UnicodeDecodeError when decoding Numpy types
Closed this issue · 1 comments
Tronic commented
This module should not override the msgpack default parameters with use_bin_type=0
and raw=True
like it does. This causes UnicodeDecodeErrors and will also mix up str and bytes types elsewhere. Manually specifying use_bin_type=True
and raw=False
avoids the problems:
In [1]: import msgpack_numpy as mp, numpy as np
In [2]: mp.packb(np.array([-0.0]))
Out[2]: b'\x85\xa2nd\xc3\xa4type\xa3<f8\xa4kind\xa0\xa5shape\x91\x01\xa4data\xa8\x00\x00\x00\x00\x00\x00\x00\x80'
In [3]: mp.unpackb(_)
UnicodeDecodeError: 'utf-8' codec can't decode byte 0x80 in position 7: invalid start byte
In [4]: mp.packb(np.array([-0.0]), use_bin_type=True)

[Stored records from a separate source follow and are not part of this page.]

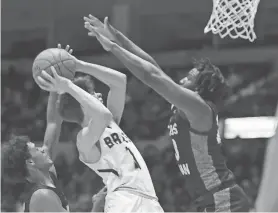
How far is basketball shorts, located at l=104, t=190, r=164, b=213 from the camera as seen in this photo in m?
3.10

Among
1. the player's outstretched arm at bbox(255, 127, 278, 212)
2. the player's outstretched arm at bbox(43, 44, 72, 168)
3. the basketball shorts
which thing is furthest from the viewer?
the player's outstretched arm at bbox(43, 44, 72, 168)

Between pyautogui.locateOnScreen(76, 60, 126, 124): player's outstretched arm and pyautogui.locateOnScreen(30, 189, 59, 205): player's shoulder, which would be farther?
pyautogui.locateOnScreen(30, 189, 59, 205): player's shoulder

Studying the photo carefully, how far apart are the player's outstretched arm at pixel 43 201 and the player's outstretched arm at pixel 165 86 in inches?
35.7

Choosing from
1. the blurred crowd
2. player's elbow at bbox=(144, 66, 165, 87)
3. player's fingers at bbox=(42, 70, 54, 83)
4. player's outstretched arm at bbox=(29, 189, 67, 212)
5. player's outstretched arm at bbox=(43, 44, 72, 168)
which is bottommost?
the blurred crowd

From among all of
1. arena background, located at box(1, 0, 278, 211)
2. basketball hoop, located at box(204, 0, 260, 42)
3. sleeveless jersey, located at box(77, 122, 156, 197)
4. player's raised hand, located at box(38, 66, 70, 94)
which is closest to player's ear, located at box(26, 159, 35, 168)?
sleeveless jersey, located at box(77, 122, 156, 197)

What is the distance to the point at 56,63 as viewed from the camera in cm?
330

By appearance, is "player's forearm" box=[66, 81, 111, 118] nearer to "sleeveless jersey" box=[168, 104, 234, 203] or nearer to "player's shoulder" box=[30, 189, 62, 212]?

Out[4]: b'\x85\xc4\x02nd\xc3\xc4\x04type\xa3<f8\xc4\x04kind\xc4\x00\xc4\x05shape\x91\x01\xc4\x04data\xc4\x08\x00\x00\x00\x00\x00\x00\x00\x80'
In [5]: mp.unpackb(_, raw=False)
Out[5]: array([-0.])
lebedov commented
The msgpack defaults were explicitly changed in msgpack-numpy to provide more seamless behavior for both Python 2 and 3 in light of the differences in how they each handle string types. Given that Python 2 is now EOL, it seems safer to revert to the msgpack defaults.